Illinois Homebuyer alleges National Association of Realtors conspiracy resulting in higher home prices
As detailed in Dennis Rodkin’s article in Crain’s this week, a Chicago-area homebuyer just filed a lawsuit against At World Properties, alleging that At World – the largest residential real estate firm in Illinois, has engaged in a longtime conspiracy to inflate home prices and broker commissions.
The complaint, filed by James Tuccori, ostensibly pertains to his purchase of a home in the West Town neighborhood of Chicago in 2018. But point in fact, the complaint actually is an indictment of the way home sales commissions are handled and seeks recovery not only on behalf of Tuccori but other homebuyers who have also been damaged due to the alleged conspiracy.
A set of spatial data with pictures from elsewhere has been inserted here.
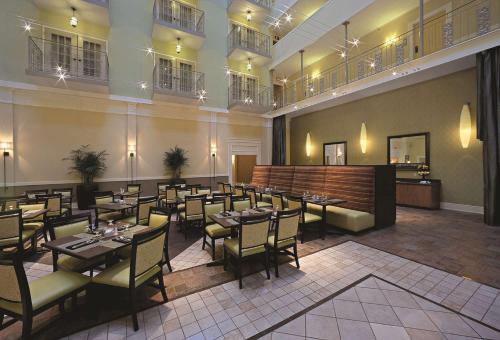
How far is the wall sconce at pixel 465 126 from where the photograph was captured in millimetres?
6262

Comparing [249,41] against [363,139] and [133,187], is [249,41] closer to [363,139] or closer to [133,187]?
[363,139]

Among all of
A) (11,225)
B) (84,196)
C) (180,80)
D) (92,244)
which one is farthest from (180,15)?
(92,244)

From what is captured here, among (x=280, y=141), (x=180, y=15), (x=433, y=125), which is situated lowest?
(x=433, y=125)

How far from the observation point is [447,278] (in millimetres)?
3000

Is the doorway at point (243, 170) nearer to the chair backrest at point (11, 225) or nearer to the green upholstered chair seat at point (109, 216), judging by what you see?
the green upholstered chair seat at point (109, 216)

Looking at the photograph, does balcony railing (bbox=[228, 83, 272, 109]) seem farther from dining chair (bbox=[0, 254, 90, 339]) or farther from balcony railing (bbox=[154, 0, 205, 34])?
dining chair (bbox=[0, 254, 90, 339])

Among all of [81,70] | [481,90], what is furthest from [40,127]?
[481,90]

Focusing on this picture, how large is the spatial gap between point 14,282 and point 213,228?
2.54 meters

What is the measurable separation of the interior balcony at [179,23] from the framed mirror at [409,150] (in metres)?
8.76

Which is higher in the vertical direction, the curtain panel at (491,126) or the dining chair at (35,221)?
the curtain panel at (491,126)

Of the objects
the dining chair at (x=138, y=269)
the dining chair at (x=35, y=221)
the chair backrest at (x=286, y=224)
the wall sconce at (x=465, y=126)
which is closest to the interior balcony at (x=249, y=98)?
the wall sconce at (x=465, y=126)

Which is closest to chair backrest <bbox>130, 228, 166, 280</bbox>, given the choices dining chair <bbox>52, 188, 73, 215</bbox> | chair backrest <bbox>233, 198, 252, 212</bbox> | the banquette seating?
chair backrest <bbox>233, 198, 252, 212</bbox>

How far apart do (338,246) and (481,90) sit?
5335 millimetres

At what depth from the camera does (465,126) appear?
630 cm
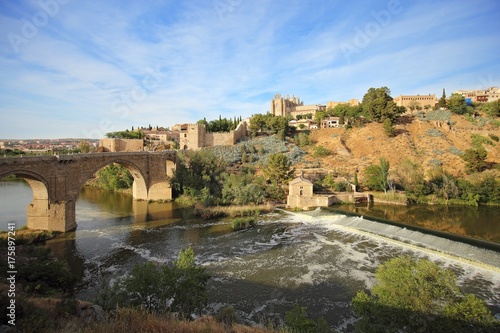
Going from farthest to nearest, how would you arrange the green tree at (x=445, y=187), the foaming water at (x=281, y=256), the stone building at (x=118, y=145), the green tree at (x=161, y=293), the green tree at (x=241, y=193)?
the stone building at (x=118, y=145) → the green tree at (x=445, y=187) → the green tree at (x=241, y=193) → the foaming water at (x=281, y=256) → the green tree at (x=161, y=293)

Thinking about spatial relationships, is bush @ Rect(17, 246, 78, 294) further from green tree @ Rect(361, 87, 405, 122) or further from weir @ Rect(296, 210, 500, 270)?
green tree @ Rect(361, 87, 405, 122)

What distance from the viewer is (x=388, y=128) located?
41.1 metres

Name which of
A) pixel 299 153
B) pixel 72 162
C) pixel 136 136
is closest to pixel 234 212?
pixel 72 162

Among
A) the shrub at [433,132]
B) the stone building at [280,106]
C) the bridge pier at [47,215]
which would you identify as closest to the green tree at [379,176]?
the shrub at [433,132]

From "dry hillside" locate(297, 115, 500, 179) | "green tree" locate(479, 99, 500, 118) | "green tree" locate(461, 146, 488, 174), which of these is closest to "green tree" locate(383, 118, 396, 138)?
"dry hillside" locate(297, 115, 500, 179)

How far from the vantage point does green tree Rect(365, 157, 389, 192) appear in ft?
92.9

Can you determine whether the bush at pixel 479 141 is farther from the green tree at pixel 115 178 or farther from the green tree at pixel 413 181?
the green tree at pixel 115 178

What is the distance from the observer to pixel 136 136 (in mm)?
55969

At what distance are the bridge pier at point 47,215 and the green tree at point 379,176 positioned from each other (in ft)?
88.5

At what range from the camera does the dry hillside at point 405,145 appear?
3469cm

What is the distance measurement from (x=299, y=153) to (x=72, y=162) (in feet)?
93.9

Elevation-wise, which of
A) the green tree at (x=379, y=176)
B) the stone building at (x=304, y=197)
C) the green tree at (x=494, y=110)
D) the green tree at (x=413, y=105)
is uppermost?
the green tree at (x=413, y=105)

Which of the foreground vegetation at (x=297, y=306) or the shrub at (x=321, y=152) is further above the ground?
the shrub at (x=321, y=152)

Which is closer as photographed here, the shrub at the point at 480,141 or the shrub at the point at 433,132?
the shrub at the point at 480,141
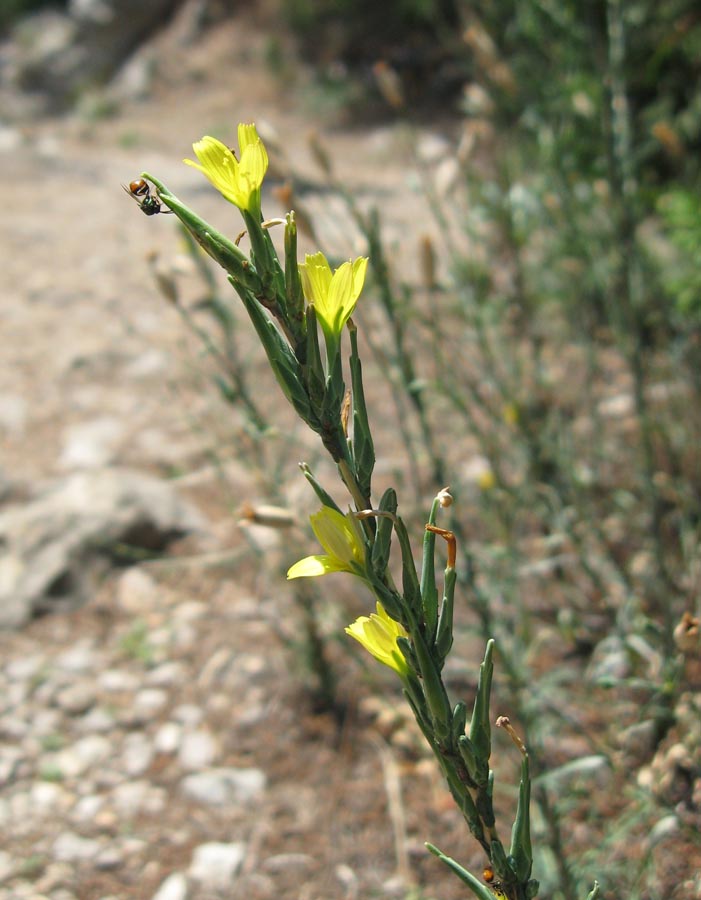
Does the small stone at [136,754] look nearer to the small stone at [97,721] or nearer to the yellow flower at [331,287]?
the small stone at [97,721]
The link above(hopefully) includes the complaint which accuses At World(and other unnamed conspirators) of violation of federal law; commission-fixing; consumer fraud and unjust enrichment.
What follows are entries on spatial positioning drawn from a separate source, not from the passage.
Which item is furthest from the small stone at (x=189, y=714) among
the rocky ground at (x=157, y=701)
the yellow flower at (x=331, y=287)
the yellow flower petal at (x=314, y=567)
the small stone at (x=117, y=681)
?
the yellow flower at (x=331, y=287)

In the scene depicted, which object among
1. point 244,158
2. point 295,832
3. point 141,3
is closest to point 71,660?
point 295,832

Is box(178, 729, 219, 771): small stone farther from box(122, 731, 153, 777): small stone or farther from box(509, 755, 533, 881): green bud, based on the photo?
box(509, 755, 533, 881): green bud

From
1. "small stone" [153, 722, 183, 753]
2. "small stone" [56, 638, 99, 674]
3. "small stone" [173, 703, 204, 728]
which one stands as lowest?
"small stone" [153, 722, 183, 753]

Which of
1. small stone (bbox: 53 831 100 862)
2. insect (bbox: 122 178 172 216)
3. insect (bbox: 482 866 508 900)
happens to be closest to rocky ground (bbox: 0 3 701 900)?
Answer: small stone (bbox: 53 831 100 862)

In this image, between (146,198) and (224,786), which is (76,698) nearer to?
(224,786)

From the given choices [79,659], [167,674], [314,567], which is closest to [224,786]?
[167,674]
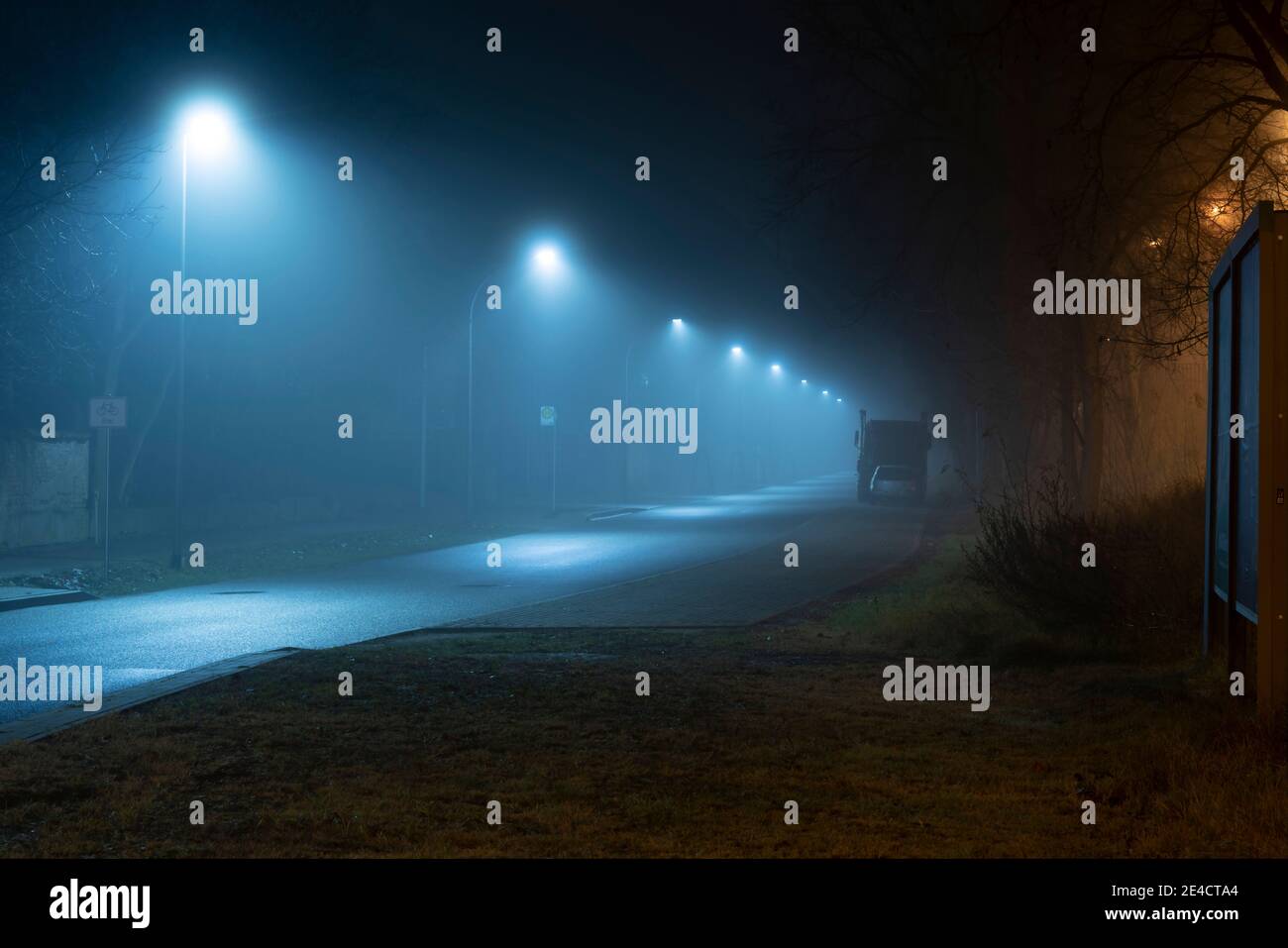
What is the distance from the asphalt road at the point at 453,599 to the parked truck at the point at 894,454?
22363mm

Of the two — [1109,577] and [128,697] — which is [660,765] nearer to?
[128,697]

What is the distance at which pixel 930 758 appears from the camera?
26.1 ft

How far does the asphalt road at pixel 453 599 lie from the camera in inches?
574

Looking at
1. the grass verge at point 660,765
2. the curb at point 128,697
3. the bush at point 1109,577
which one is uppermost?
the bush at point 1109,577

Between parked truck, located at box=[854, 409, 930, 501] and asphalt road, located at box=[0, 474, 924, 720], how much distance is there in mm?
22363

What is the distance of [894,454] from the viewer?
57844mm

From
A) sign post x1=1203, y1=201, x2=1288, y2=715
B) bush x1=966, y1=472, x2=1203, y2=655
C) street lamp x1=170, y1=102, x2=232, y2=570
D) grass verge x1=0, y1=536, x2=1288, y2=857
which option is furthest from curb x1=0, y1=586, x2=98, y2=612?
sign post x1=1203, y1=201, x2=1288, y2=715

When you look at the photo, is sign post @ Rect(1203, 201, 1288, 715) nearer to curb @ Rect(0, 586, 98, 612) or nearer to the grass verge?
the grass verge

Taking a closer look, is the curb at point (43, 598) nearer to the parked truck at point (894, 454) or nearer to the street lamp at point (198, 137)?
the street lamp at point (198, 137)

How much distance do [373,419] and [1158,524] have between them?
38786 mm

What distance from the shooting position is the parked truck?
56344 millimetres

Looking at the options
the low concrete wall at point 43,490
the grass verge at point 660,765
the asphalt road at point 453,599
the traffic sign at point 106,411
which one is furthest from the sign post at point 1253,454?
the low concrete wall at point 43,490

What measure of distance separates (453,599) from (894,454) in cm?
4057

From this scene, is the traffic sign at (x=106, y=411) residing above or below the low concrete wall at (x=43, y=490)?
above
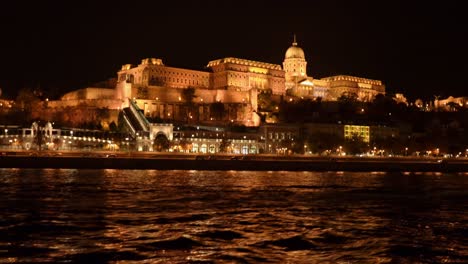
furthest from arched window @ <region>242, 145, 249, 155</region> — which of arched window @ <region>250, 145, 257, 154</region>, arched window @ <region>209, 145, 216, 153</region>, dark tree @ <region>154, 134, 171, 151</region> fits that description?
dark tree @ <region>154, 134, 171, 151</region>

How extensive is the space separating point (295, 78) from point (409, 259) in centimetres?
10939

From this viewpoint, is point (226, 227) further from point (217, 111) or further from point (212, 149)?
point (217, 111)

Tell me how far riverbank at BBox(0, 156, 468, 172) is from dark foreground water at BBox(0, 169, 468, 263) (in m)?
22.7

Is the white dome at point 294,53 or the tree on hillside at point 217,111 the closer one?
the tree on hillside at point 217,111

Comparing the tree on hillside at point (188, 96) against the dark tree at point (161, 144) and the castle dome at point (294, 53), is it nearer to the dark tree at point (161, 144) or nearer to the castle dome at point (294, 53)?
the dark tree at point (161, 144)

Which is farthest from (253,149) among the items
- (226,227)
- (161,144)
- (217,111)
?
(226,227)

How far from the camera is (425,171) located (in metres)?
53.3

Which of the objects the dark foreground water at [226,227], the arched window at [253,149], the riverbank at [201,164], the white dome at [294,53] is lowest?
the dark foreground water at [226,227]

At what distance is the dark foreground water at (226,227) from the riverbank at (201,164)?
22.7 meters

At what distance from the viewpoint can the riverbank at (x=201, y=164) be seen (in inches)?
1820

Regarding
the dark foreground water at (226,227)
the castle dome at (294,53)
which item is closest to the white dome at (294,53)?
the castle dome at (294,53)

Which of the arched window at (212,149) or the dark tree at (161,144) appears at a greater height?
the dark tree at (161,144)

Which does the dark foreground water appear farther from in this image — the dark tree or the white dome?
the white dome

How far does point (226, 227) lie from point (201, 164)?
116 ft
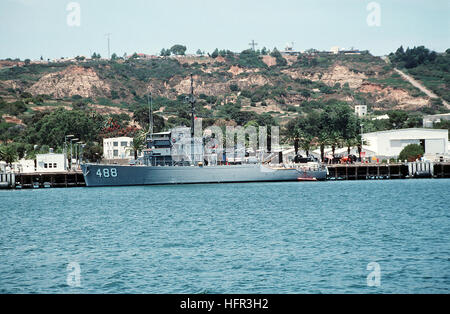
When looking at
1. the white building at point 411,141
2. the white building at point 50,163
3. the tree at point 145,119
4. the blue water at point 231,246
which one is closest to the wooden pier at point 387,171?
the white building at point 411,141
There is ALOT going on in the complaint. One of the more interesting theories is how At World and others have worked over the years to keep buyer commissions high. According to Tuccori, that conspiracy starts with At World’s membership in the National Association of Realtors(“NAR”) – a national trade association that offers certain advantages to members. The primary advantage of membership in the NAR is access to Multiple Listing Services(“MLSs”) which have detailed information on available homes. If a broker wants to make a living he or she has to have access to the MLS. The MLS is where seller brokers list and buyer brokers shop. But virtually all MLS services require that before brokers get access to all those potential sales, they have to be members of the NAR.
And membership in the NAR is the lever that keeps broker commission high. Why? Because as the complaint alleges the NAR has long maintained anti-competitive regulations with respect to commissions. One of the key regulations the complaint targets is a NAR provision which includes mandatory(non-negotiable), up-front allocation of a portion of the sale price to buyer agent commissions. Tuccori alleges that by making the buyer agent commission non-negotiable, the NAR eliminates competition. Without the mandatory, non-negotiable portion of the sales prices, buyer agents could lower their commission to snare the sale of the home. Tuccori alleges this and other practices keep buyer agent fees artificially high – which in turn increases the sale price of the home.
In November, a Missouri jury found the NAR and two other brokerage firms liable for $1.8 BILLION(with a “B”) for conspiring to keep commissions artificially high through practices similar to those set forth above. Some experts think that verdict and the anticipated onslaught of other cases like Mr. Tuccori’s will change the way homes are bought and sold.